### REQUIRED TASKS
- a) Transcribe the passage of the award profile from "This week, we" up to and including "women and girls.", reproducing its wording and punctuation without alteration.
- b) Render the following sentence from the award profile into French: "Peggy entered law school in 1973 and became one of the founders of the Law Women’s Association."

### PASSAGE GIVEN
--
Lifetime Achievement Award recipients are selected by faculty for their distinguished and exemplary careers, contributions to the legal profession, support for public causes and law reform and commitment to the pursuit of justice. In the weeks leading up to the Lifetime Achievement Awards Reception on October 28, we will highlight the life and work of the recipients.
This week, we honor Judge Margaret “Peggy” Houghton. Peggy, a pathbreaker for women in the law, has worked for the betterment of children and families throughout her career. She was struck by polio in childhood and was denied access to higher education for social and economic reasons. She married, settled in Florida, had two children and volunteered with organizations serving women and girls.
When Peggy and her family moved to Tucson, she attended the University of Arizona, earning a BA with High Distinction in Anthropology in 1973. She was inducted into Phi Beta Kappa and Phi Kappa Phi. Her undergraduate Honors Thesis launched her work on gender issues as she developed, surveyed and compiled data for one of the earliest academic studies of differences in the experience of male and female lawyers. Peggy entered law school in 1973 and became one of the founders of the Law Women’s Association. After graduating law school in 1976, she co-founded the Arizona Women Lawyers’ Association (AWLA).
--
### RECORD EXCERPTS
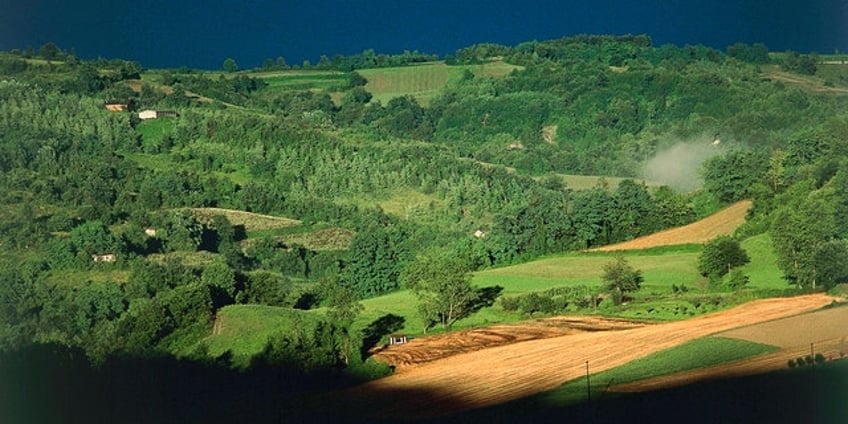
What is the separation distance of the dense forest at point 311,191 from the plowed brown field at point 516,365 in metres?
0.43

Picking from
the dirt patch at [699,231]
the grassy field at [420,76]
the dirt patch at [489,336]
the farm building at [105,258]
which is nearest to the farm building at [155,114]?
the farm building at [105,258]

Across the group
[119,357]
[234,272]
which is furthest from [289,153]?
--
### WORKED SOLUTIONS
- a)
This week, we honor Judge Margaret “Peggy” Houghton. Peggy, a pathbreaker for women in the law, has worked for the betterment of children and families throughout her career. She was struck by polio in childhood and was denied access to higher education for social and economic reasons. She married, settled in Florida, had two children and volunteered with organizations serving women and girls.

- b) Peggy est entrée à la faculté de droit en 1973 et est devenue l’une des fondatrices de la Law Women’s Association.